Travail demandé –
(a) Dans l'extrait sur le défi de l'interprétation, sur quoi portaient les seuls conseils précis donnés aux compositeurs ?
(b) Reproduisez tel quel le passage de l'extrait sur le défi de l'interprétation qui commence par « Le défi de l’interprétation » et se poursuit jusqu'à « précis concernaient l’instrumentation. ».

Extrait choisi –
..............................
Le défi de l’interprétation
Gaudenz Werner Wigger se souvient que David Philip Hefti n’a pas accompagné le processus de composition de manière trop stricte. Il a particulièrement apprécié que quelqu’un d’autre – qui plus est, fort d’une grande expérience – examine son travail. «Philip, ainsi qu’Andrzej, ont proposé des idées auxquelles je n’aurai pas pensé car j’étais trop pris dans mes propres notes; j’ai ensuite pu reprendre une partie de ces idées. Ce qui était génial dans ces échanges, c’est qu’Andrzej et moi étions très libres, Philip ne nous a rien imposé.» Ce sont plutôt des suggestions qui leur ont été données, et non des idées concrètes. Les seuls conseils précis concernaient l’instrumentation.
Transposer une composition particulièrement exigeante sur le plan rythmique en une pièce jouée et interprétée est un défi de taille. D’autant plus que la partition comprend des instructions spéciales en fin de pièce, comme «repeat with various speeds and durations», ce qui laisse une liberté de jeu aux musiciens et musiciennes. «Ce passage est comme une courte pause dans cette musique fortement rythmée, un beau contraste, peut-être un peu spectaculaire, mais ce n’est pas forcément une mauvaise chose. Le reste du morceau redevient très rythmé, très serré, restreignant à nouveau la marge de manœuvre rythmique.»
..............................
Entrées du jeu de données
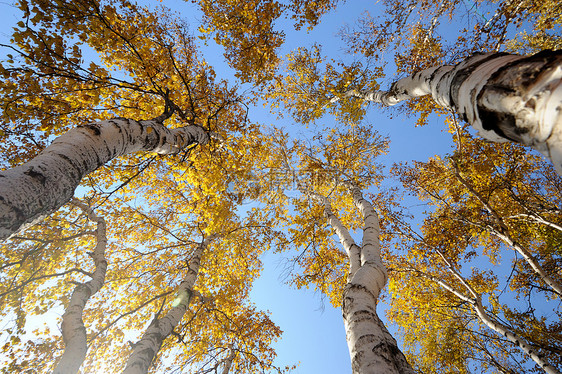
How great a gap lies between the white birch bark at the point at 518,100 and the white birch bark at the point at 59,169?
2826 millimetres

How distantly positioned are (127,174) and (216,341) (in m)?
6.06

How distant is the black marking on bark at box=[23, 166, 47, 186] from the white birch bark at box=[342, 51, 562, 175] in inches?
115

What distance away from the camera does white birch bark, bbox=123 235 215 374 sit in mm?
3379

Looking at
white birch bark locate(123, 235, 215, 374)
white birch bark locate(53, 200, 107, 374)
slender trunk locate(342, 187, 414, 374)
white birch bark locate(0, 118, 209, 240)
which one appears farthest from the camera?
white birch bark locate(53, 200, 107, 374)

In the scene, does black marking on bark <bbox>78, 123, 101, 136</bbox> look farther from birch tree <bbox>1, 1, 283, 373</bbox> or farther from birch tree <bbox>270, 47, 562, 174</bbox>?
birch tree <bbox>270, 47, 562, 174</bbox>

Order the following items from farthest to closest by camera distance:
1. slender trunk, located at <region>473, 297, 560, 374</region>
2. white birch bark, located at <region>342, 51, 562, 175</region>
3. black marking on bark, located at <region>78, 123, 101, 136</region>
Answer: slender trunk, located at <region>473, 297, 560, 374</region>
black marking on bark, located at <region>78, 123, 101, 136</region>
white birch bark, located at <region>342, 51, 562, 175</region>

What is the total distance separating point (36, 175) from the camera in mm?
1660

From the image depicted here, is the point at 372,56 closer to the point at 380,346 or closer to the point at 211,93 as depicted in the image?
the point at 211,93

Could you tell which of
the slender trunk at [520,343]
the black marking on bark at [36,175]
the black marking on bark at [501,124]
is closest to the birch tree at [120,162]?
the black marking on bark at [36,175]

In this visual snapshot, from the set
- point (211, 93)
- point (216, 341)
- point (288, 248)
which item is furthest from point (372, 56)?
point (216, 341)

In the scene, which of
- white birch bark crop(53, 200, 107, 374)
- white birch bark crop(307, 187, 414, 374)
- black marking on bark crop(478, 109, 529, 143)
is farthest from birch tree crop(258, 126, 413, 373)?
white birch bark crop(53, 200, 107, 374)

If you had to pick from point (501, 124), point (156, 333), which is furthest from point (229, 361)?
point (501, 124)

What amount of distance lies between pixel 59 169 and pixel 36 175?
0.18 metres

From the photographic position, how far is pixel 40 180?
5.48 ft
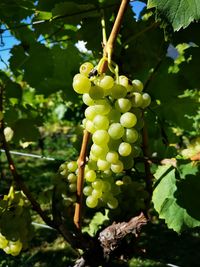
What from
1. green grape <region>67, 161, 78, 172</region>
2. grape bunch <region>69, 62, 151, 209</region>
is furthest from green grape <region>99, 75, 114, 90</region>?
green grape <region>67, 161, 78, 172</region>

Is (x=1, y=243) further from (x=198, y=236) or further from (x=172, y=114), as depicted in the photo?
(x=198, y=236)

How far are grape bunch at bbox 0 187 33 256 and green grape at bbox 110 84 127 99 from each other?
592 millimetres

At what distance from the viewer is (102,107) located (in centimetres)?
92

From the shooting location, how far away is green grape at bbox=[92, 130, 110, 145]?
92 centimetres

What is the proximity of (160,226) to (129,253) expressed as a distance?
10.2 feet

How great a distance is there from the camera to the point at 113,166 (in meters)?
0.98

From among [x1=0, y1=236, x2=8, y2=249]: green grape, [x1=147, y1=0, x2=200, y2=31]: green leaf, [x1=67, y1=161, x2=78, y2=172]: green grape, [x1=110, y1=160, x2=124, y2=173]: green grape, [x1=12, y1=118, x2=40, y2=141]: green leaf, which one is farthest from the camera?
[x1=12, y1=118, x2=40, y2=141]: green leaf

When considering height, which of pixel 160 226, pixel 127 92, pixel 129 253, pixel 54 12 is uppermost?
pixel 54 12

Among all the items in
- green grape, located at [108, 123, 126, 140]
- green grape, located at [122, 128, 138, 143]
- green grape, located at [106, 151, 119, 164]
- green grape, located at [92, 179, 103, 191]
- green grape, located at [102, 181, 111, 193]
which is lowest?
green grape, located at [102, 181, 111, 193]

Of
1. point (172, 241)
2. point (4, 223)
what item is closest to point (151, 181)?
point (4, 223)

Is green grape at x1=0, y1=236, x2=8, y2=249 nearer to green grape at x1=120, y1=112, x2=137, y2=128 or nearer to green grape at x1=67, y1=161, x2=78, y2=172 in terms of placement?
green grape at x1=67, y1=161, x2=78, y2=172

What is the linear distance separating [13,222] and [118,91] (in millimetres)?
626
..............................
Réponses par tâche –
(a) Sur l'instrumentation.

(b)
Le défi de l’interprétation
Gaudenz Werner Wigger se souvient que David Philip Hefti n’a pas accompagné le processus de composition de manière trop stricte. Il a particulièrement apprécié que quelqu’un d’autre – qui plus est, fort d’une grande expérience – examine son travail. «Philip, ainsi qu’Andrzej, ont proposé des idées auxquelles je n’aurai pas pensé car j’étais trop pris dans mes propres notes; j’ai ensuite pu reprendre une partie de ces idées. Ce qui était génial dans ces échanges, c’est qu’Andrzej et moi étions très libres, Philip ne nous a rien imposé.» Ce sont plutôt des suggestions qui leur ont été données, et non des idées concrètes. Les seuls conseils précis concernaient l’instrumentation.